→ **AIM**
Write out, unchanged, the lines from the one holding "Considering what the" to the close of the listing. Both the first and last lines belong in it.

** Start of INPUT FOR THIS TASK **

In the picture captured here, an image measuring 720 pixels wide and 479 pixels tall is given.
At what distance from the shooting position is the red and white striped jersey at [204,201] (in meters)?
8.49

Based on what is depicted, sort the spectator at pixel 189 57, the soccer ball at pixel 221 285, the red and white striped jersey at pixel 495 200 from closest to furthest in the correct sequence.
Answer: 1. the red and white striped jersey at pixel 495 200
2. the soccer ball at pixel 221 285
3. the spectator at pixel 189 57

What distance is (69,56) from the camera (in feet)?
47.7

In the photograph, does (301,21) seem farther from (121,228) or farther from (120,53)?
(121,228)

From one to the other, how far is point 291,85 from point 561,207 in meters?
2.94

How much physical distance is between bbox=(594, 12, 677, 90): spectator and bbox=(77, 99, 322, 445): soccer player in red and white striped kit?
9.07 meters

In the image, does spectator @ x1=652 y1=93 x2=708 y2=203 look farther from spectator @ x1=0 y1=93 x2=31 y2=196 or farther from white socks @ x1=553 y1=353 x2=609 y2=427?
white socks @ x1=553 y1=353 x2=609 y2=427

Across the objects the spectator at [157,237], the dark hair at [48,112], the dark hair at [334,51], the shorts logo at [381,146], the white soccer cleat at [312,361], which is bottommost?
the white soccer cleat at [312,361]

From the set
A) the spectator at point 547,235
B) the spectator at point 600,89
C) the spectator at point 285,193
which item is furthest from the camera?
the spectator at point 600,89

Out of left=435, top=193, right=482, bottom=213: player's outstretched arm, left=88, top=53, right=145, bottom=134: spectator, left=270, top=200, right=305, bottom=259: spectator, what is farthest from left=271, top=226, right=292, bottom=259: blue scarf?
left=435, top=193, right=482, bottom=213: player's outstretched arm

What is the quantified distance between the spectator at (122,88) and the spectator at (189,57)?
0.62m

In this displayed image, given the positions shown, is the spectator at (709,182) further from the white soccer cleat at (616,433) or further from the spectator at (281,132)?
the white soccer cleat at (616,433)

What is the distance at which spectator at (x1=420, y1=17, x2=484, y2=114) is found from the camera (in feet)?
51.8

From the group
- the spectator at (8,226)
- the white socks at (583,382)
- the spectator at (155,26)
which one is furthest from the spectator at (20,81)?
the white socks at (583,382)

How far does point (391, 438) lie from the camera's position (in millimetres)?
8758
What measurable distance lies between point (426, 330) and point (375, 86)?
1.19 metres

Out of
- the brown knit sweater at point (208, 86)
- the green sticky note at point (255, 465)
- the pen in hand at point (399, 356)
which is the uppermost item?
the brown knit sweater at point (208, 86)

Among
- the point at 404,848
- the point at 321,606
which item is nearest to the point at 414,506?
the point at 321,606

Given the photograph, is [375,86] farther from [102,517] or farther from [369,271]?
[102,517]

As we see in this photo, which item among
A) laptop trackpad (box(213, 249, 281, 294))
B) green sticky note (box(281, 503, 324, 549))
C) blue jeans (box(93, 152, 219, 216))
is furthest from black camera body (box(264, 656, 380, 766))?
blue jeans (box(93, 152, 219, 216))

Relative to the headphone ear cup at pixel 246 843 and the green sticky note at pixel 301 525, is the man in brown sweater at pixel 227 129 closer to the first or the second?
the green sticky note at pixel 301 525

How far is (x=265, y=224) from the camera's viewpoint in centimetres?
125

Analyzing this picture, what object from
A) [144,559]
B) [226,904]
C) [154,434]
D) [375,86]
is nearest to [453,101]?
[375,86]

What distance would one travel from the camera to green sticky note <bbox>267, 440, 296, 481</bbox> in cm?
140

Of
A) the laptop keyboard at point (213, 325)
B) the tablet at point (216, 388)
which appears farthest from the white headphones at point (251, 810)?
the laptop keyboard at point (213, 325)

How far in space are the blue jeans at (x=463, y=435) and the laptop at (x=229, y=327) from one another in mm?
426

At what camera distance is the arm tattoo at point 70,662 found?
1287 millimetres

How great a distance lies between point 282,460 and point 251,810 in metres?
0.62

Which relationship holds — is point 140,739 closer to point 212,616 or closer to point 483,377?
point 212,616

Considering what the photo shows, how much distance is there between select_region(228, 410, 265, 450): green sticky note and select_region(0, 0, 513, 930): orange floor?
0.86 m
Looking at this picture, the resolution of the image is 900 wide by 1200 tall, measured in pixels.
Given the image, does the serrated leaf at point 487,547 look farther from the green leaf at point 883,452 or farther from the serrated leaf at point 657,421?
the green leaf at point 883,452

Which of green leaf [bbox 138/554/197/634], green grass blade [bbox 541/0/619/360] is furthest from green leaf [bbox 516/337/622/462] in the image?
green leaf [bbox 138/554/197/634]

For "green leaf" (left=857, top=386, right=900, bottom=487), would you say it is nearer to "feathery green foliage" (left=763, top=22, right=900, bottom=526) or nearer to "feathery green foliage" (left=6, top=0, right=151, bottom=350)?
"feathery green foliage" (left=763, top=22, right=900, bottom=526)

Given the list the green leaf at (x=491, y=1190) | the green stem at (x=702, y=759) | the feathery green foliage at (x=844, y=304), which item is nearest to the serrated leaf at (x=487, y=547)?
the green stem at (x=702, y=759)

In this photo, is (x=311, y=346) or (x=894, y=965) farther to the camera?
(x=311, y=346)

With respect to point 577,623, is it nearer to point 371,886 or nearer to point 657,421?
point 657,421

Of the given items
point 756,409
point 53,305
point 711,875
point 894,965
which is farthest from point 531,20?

** End of INPUT FOR THIS TASK **

→ **RESULT**
Considering what the photo shows, how much distance is there between select_region(228, 410, 265, 450): green sticky note and select_region(0, 0, 513, 930): orange floor?
0.86 m
Looking at this picture, the resolution of the image is 900 wide by 1200 tall, measured in pixels.
Given the image, does the serrated leaf at point 487,547 look farther from the green leaf at point 883,452 or farther from the serrated leaf at point 657,421?
the green leaf at point 883,452

Which of green leaf [bbox 138/554/197/634], green grass blade [bbox 541/0/619/360] is furthest from green leaf [bbox 516/337/622/462] in the image?
green leaf [bbox 138/554/197/634]

For "green leaf" (left=857, top=386, right=900, bottom=487), would you say it is nearer to "feathery green foliage" (left=763, top=22, right=900, bottom=526) or nearer to "feathery green foliage" (left=6, top=0, right=151, bottom=350)?
"feathery green foliage" (left=763, top=22, right=900, bottom=526)

Given the list the green leaf at (x=491, y=1190) | the green stem at (x=702, y=759) | the feathery green foliage at (x=844, y=304), which item is nearest to the serrated leaf at (x=487, y=547)?
the green stem at (x=702, y=759)

In this photo, is (x=311, y=346) or (x=894, y=965) farther to the camera?
(x=311, y=346)

With respect to point 577,623, is it nearer to point 371,886 or nearer to point 657,421?
point 657,421

Of the given items
point 756,409
point 53,305
point 711,875
point 894,965
which is farthest from point 531,20?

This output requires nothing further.